### Фрагмент текста
★ ★ ★ ★ ★ ★ ★

Нарративный ритм в указанных исследованиях не рассматривается, но в работах таких авторов, как Н.М. Фортунатов и М.М. Гиршман, присутствует определённая тенденция к его изучению. Эти авторы двигались от более общей проблемы ритма прозаической речи, который может проявляться на разных уровнях организации произведения, к проблеме сюжетного ритма. Например, в одной из своих поздних работ Гиршман пишет, что исследователю следует двигаться “от первоначального единства ритма к обособлению фабулы и сюжета, изображаемых событий и их субъектов, а также событий и субъектов их словесного изображения, а затем к преображению этой множественности в личностное единство…” (Гиршман 2007: 52). Тем не менее, в его работах отсутствует ясная нарратологическая концепция, а значит, и изучение ритма на ‘уровне’ повествования оказывается невозможным. Определённое продвижение в этом направлении в российском литературоведении пока не привело к формированию целостной системы понятий. Так, Л. Татару в статье «Композиционный ритм и когнитивная логика нарративного текста» делает вывод, что в рассказах из цикла «Дублинцы» / Dubliners (James Joyce, 1914) Д. Джойса “ритм является главным когнитивным и коммуникативным фактором, направляющим мысль читателя в заданном автором направлении реконструкции мира истории” (Татару 2007: 36)2.

★ ★ ★ ★ ★ ★ ★

(Набор данных)

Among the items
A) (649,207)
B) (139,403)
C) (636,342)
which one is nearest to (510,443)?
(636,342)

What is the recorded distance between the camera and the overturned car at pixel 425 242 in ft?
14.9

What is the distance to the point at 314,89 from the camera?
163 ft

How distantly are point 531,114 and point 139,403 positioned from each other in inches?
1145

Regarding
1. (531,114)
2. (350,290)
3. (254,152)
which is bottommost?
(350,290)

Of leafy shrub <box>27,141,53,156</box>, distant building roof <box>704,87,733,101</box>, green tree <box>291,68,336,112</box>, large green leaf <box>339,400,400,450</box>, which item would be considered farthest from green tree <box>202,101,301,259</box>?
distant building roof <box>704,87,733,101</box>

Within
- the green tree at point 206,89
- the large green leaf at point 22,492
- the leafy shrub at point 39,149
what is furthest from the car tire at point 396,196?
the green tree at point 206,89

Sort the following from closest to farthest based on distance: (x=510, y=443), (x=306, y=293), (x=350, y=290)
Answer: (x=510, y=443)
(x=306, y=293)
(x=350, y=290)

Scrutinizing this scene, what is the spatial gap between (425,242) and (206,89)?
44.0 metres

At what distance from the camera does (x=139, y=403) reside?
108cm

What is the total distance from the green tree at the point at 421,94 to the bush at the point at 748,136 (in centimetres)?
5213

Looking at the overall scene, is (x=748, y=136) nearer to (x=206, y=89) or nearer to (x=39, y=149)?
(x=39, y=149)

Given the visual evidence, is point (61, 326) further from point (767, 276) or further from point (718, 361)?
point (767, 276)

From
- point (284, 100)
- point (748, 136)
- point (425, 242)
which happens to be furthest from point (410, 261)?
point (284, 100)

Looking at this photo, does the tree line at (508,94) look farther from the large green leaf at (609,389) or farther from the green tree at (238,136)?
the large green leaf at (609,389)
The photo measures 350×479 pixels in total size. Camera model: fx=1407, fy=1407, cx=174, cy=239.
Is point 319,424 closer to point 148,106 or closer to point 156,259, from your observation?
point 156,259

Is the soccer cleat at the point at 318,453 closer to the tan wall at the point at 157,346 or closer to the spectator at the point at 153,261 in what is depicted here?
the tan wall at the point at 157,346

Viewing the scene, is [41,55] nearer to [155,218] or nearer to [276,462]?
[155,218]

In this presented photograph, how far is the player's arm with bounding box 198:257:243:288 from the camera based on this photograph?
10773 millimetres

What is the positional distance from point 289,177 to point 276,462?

★ ★ ★ ★ ★ ★ ★

### Формулировка задания
Продолжите приведенный выше фрагмент о нарративном ритме в литературоведении с того места, на котором он заканчивается.

### Результат выполнения
Иной подход мы наблюдаем в работах по нарратологии, которые, напротив, отличаются продуманной до мельчайших деталей классификацией. В работе Ж. Женетта «Повествовательный дискурс» анализ времени подразумевает обращение к трём аспектам нарратива: порядку, темпу (непосредственно характеристикам скорости) и повторяемости. Женетт предлагает очень буквальное определение скорости: “…темп повествования определяется отношением между временной длительностью, а именно длительностью истории, измеряемой в секундах, минутах, часах, днях, месяцах и годах, и пространственной длиной – длиной текста, измеряемой в строках и страницах” (Женетт 1998: 119). Он выделяет четыре основных ‘эффекта ритма’:

В теоретическом плане существует непрерывная шкала перехода от того бесконечно высокого темпа, которым характеризуется эллипсис, когда нулевой сегмент повествования соответствует некоторой длительности в истории, до той абсолютной медленности, которой характеризуется описательная пауза, когда некий сегмент нарративного дискурса соответствует нулевой диегетической длительности (Женетт 1998: 125).

В промежутках между двумя крайними пунктами – эллипсисом и описательной паузой – находятся сцена и резюме, в которых время истории и время дискурса сближаются друг с другом. Соотношение времени истории (ВИ) и времени повествования (ВП) в работе Ж. Женетта представлено следующим образом (Женетт 1998: 126):

Пауза: ВП = n, ВИ = 0. Следовательно: ВП °° > ВИ

Сцена: ВП = ВИ

Резюме: ВП < ВИ

Эллипсис: ВП = 0, ВИ = n. Следовательно: ВП < °° ВИ

М. Флудерник обобщает работы Женетта и его последователей, в целом соглашаясь с выделенными критериями. Она различает пять моделей нарративной скорости (Fludernik 2009: 34): эллипсис (нечто происходит в мире истории, но отсутствует на уровне нарративного дискурса), ускорение и замедление наррации, сцена (изохрония дискурсивного времени и времени истории), пауза (описание не соотносятся ни с каким действием в мире истории):

Типы отношений нарративного времени к времени истории (modeled after Martinez / Scheffel 1999: 44).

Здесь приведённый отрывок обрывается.